King’s Mill patient ‘left to sit in own mess’

Michael Green, who has complained about his treatment at King's Mill Hospital.
Michael Green, who has complained about his treatment at King's Mill Hospital.

THE sister of a disabled man has slammed the care he received from King’s Mill Hospital after he was repeatedly left sitting in a soiled bed for hours at a time.

Michael Green and his sister Sue contacted Chad after failing to get a response from the hospital when they complained about the treatment Michael received when he was admitted in December.

NMAC11-1277-5''Kings Mill Hospital

NMAC11-1277-5''Kings Mill Hospital

Michael (45), who lives in Mansfield Woodhouse, has spina bifida and is paralysed from the waist down. He is frequently taken into hospital with problems with his legs, which are prone to infection, and with chest infections.

But he and Sue were left ‘disgusted’ with the treatment that he received at King’s Mill this time round - with Sue even having to call the ward on two occasions to request that someone clean Michael up after he sent her text messages complaining that nobody was helping him.

Michael said: “I have been left to sit in my own mess an hour, sometimes just over an hour, but on the last incident I was left for three hours.

“My sister had to ring them up to get them to change me. She should not have to do that.”

Sue, who lives in Newark, said that the way he has been treated had really got Michael down.

“It’s just so heartbreaking to see what he has to go through when he is in there,” she said.

“He gets so stressed out. A few times he has discharged himself because he is that fed up with the things that happen there.”

Sue said that previous complaints they have made about the hospital have been resolved, but on this occasion, after four phonecalls and a letter, they have heard nothing back.

Their concerns this time have also centred on privacy issues and that Michael’s leg bandages were not changed often enough.

Michael said that the district nurse who visited him at home after he was discharged, told him his legs were in a worse state than when he was admitted to hospital.

“She couldn’t believe it when she saw the state of his bandages,” Sue (58) said.

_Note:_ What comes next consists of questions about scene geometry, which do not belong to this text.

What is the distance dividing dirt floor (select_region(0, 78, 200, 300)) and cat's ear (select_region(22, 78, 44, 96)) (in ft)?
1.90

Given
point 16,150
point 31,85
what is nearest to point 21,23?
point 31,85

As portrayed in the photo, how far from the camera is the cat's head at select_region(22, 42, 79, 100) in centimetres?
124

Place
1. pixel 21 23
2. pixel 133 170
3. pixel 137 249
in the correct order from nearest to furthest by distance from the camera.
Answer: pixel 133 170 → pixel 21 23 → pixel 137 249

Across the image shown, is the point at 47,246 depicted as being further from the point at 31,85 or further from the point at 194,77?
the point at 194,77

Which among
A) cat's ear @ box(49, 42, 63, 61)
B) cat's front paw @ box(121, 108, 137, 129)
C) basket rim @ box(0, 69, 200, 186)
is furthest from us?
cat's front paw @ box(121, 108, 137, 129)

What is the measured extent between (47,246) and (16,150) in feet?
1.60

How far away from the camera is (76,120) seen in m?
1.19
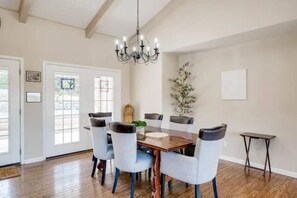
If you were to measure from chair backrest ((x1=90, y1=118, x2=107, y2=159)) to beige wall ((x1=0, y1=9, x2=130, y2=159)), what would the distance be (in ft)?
6.00

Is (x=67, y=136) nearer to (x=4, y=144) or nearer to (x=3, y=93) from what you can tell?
(x=4, y=144)

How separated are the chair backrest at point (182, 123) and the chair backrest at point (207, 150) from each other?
3.76 ft

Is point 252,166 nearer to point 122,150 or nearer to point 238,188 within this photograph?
point 238,188

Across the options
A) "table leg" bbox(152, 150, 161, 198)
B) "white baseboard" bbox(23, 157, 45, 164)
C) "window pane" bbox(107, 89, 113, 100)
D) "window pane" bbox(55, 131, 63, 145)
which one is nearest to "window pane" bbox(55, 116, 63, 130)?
"window pane" bbox(55, 131, 63, 145)

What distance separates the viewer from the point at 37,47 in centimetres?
417

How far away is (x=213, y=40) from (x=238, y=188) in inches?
103

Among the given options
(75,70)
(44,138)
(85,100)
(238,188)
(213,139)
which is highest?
(75,70)

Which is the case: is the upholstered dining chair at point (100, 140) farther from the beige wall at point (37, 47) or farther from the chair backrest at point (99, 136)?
the beige wall at point (37, 47)

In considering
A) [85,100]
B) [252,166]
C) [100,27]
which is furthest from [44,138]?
[252,166]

“He feels humiliated. He feels degraded.

“I am disgusted with them, I really am.”

Susan Bowler, executive director of nursing and quality at Sherwood Forest Hospitals NHS Foundation Trust - which runs King’s Mill - said she was ‘sorry’ that the Greens were unhappy with Michael’s care.

“Our dedicated staff are committed to providing first class care for our patients and I am therefore sorry that Ms Green is unhappy with the care of her brother,” she said.

“Across all of our wards we are currently implementing ‘intentional rounding’, a method of evaluating at hourly intervals the nursing care we deliver to ensure that the individualised care of patients is delivered safely and reliably. This supports nurses to ensure patients’ dignity needs are addressed quickly.”

Ms Bowler said that care, dignity and compassion are vital skills to ensure patients are treated with respect and dignity and nurses have been given extensive training to promote skills development and knowledge on basic care needs.

Six ward leaders are also taking part in the Royal College of Nursing’s leadership programme to ensure they have the necessary skills and knowledge to lead their teams in delivering best care for patients.

“I am truly saddened and sorry to hear that we have let Mr Green and his family down,” she added.

“This is not acceptable and we will endeavour through actions like those I have outlined to ensure we deliver high quality care to our patients.

“We will be contacting Ms Green to offer a meeting with senior nursing staff to discuss her concerns directly.”